_Task details_
Copy verbatim the part of the records that opens with the line containing "How far between" and closes with the last line of the records.
== Supplied entries ==
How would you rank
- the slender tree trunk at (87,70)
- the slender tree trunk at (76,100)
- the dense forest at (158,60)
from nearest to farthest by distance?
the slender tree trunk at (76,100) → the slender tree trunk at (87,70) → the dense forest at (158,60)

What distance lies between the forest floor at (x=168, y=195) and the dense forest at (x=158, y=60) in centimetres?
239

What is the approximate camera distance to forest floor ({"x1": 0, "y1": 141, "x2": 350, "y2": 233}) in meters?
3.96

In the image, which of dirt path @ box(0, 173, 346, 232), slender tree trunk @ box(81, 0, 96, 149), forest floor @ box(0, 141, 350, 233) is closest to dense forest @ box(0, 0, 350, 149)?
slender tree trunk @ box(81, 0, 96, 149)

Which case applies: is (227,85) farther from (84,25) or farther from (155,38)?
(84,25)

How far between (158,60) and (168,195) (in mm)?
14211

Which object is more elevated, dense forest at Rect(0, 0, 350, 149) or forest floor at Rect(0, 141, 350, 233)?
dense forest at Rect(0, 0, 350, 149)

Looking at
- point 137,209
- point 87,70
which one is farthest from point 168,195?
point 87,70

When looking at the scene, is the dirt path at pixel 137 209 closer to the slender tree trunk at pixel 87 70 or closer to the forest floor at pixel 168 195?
===
_Correct output_
How far between (158,60) and (168,195) (in mm)?
14211

Which object is more elevated, dense forest at Rect(0, 0, 350, 149) or forest floor at Rect(0, 141, 350, 233)?
dense forest at Rect(0, 0, 350, 149)

Looking at
- point 137,209
- point 87,70
which one is farthest from point 168,195?
point 87,70

When looking at the scene, is the dirt path at pixel 137 209 closer to the slender tree trunk at pixel 87 70 or closer to the forest floor at pixel 168 195?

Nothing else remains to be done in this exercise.